È una delle figure più significative del giornalismo del Novecento quella che Alfio Bonaccorso ricostruisce nel suo nuovo libro "Alfio Russo. Il Gran Siciliano alla direzione del Corriere della Sera” (Carocci), presentato nei giorni scorsi in prima assoluta nel corso della sedicesima edizione di Taobuk. Pubblicato nell’anno in cui il quotidiano celebra i 150 anni dalla fondazione, il volume, con la prefazione di Stefano Montefiori, riporta all’attenzione il giornalista etneo che guidò il quotidiano di via Solferino dal 1961 al 1968. In dialogo con il giornalista Andrea Cerra, l’autore ha ripercorso una narrazione fondata su documenti, testimonianze e approfondimenti storici. Ad arricchire l’incontro le letture di Rita Re, direttrice artistica del Teatro Stabile di Mascalucia "Mario Re". Ne è emerso il ritratto di un cronista rigoroso e indipendente, profondamente legato ai valori delle istituzioni e della democrazia, e perciò vocato al rinnovamento dell’informazione negli anni del boom economico e delle grandi trasformazioni del Paese.

“Sin dai tempi della sua direzione alla ‘’Nazione’’ e poi ancora in via Solferino – ha affermato Bonaccorso - Russo è stato uno straordinario innovatore, capace di coniugare tradizione e modernità. Da direttore del Corsera, fu lui ad assumere la prima donna redattrice, lui a dedicare una rubrica ai lettori e a promuovere giovani talenti che segneranno la storia del giornalismo negli anni a venire, tra i quali Franco Di Bella, Alberto Cavallari e Piero Ottone”. “La sua più grande impresa – prosegue - ottenuta grazie al sostegno dell’ottimo ed autorevole Emilio Cecchi, fu convincere il gotha degli scrittori del tempo a partecipare attivamente alla vita del giornale: tra di loro, Alberto Moravia che divenne un collaboratore assiduo. Russo affidò alle migliori penne della redazione, il cui esponente di punta era certamente Indro Montanelli, il compito di condurre una serie di inchieste a puntate – le prime ad apparire su un quotidiano italiano – accendendo i fari sull’Italia che cambiava, dall’economia all’industria, dalla politica alle relazioni internazionali”.

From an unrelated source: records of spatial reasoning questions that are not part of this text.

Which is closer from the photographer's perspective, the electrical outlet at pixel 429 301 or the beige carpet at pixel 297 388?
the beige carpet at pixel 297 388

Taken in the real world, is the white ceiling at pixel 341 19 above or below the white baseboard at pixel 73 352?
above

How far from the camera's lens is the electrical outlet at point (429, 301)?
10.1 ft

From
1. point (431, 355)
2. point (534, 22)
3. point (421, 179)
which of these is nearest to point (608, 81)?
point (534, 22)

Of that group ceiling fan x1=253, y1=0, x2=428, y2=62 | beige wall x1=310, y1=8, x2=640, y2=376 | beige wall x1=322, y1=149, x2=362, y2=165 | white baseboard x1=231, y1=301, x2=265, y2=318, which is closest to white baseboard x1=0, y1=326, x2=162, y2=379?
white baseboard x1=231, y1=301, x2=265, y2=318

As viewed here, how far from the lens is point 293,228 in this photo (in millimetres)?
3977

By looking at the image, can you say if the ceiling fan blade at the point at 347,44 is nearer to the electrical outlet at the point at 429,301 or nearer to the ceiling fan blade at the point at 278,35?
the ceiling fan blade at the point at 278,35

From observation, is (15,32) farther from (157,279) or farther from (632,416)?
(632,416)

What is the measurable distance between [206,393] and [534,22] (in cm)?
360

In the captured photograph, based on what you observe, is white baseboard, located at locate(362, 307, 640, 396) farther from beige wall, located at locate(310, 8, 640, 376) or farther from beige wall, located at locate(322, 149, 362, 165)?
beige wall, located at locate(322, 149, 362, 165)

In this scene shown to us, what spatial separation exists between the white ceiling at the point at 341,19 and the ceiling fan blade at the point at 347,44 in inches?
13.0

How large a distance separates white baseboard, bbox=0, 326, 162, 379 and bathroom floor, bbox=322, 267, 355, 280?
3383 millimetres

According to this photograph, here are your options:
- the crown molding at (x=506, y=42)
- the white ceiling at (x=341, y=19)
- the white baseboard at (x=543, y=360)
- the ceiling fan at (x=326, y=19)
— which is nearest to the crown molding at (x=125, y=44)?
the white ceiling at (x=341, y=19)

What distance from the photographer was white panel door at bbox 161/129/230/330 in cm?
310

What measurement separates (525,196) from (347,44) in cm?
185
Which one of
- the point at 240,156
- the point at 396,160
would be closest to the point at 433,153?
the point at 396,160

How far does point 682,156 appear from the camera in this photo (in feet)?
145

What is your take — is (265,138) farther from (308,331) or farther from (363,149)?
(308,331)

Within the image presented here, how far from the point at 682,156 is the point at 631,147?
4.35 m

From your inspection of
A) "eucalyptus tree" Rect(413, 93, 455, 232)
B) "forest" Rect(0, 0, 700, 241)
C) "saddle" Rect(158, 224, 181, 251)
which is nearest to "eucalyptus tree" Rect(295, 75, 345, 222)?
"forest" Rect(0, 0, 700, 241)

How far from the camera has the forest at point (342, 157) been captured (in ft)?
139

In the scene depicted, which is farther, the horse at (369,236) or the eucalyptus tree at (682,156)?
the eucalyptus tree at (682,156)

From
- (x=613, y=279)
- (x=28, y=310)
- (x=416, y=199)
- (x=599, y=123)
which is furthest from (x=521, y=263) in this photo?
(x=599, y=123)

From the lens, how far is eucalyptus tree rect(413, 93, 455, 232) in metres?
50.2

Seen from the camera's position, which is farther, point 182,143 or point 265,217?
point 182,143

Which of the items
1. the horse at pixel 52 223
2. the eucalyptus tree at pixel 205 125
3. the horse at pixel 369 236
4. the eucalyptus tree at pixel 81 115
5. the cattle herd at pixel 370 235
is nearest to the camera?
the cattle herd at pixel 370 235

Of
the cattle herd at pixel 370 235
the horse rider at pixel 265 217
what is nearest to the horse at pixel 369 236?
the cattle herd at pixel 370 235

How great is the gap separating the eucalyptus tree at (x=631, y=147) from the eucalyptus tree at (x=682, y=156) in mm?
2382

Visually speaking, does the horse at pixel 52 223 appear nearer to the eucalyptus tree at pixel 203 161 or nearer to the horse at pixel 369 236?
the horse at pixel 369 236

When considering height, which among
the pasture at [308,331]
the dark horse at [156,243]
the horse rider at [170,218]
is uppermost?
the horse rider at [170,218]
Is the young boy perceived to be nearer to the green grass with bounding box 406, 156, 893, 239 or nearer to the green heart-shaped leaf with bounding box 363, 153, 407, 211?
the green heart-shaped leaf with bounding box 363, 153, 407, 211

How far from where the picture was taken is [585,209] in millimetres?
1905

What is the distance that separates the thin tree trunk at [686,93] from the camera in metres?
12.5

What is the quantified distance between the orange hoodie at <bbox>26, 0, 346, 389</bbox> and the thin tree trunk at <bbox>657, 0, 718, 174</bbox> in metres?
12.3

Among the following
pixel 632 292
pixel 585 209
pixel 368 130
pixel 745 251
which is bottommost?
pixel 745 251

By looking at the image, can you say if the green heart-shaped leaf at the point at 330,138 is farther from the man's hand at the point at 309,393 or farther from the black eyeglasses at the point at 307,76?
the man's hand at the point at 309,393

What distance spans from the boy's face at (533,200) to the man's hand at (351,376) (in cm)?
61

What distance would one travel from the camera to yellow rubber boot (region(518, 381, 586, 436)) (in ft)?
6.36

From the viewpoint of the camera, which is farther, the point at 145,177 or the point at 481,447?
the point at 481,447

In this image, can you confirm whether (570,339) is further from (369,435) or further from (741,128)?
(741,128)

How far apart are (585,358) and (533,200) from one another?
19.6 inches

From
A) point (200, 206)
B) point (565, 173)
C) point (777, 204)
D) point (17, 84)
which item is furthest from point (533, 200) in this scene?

Il direttore, nato a Giarre nel 192, “seppe leggere – prosegue l’autore - molti dei mutamenti in atto senza mai arretrare dinnanzi all’orgogliosa indipendenza della linea editoriale, anche quando le sue decisioni costarono grossi sacrifici al giornale, poi ampiamente ripagati dal sostegno dei lettori che appoggiarono, più di chiunque altro, le scelte di Russo. Sono anche gli anni della tragedia del Vajont e Alfio Russo si fa promotore di una sottoscrizione pubblica sulle colonne del quotidiano a sostegno delle popolazioni in difficoltà”. “Russo – aggiunge ancora Bonaccorso - fu un liberale e atlantista convinto, in un’epoca politicamente instabile in cui si affacciava alla ribalta il primo governo di centro-sinistra della storia repubblicana, destando insieme speranze e preoccupazioni. Attraverso carteggi inediti e testimonianze, si restituisce il ritratto di un direttore sempre interessato a dialogare con il suo tempo, al di là di ogni steccato ideologico.

Il volume s’inserisce nel percorso di ricerca e divulgazione che caratterizza l'attività di Alfio Bonaccorso, fine intellettuale impegnato nella valorizzazione delle grandi personalità della cultura e della storia siciliana. Come nel precedente “A Taormina. Da Oscar Wilde a John Steinbeck” (Giulio Perrone Editore, 2025), dedicato ad una città simbolo della cultura mediterranea e ai protagonisti che ne hanno alimentato il mito internazionale, Bonaccorso conferma la capacità di coniugare rigore documentario e sensibilità narrativa, restituendo alla memoria collettiva figure e vicende di importante rilievo. Un lavoro, il suo, che va di pari passo con l’attività di operatore culturale, in atto al vertice di Taobuk in qualità di direttore esecutivo. Particolarmente significativo il momento conclusivo della presentazione, segnato dal conferimento all’autore del prestigioso Taobuk Award. A consegnarlo è stata Antonella Ferrara, presidente e direttrice artistica del Festival, che ha voluto altresì sottolineare il percorso condiviso con l’amico e collaboratore nella costruzione di uno dei più importanti appuntamenti culturali del Mediterraneo, come taobul. Un riconoscimento che suggella un lungo e fecondo sodalizio intellettuale, dal quale ogni anno scaturisce una programmazione densa di contenuti, perfettamente armonizzata e curata in ogni dettaglio.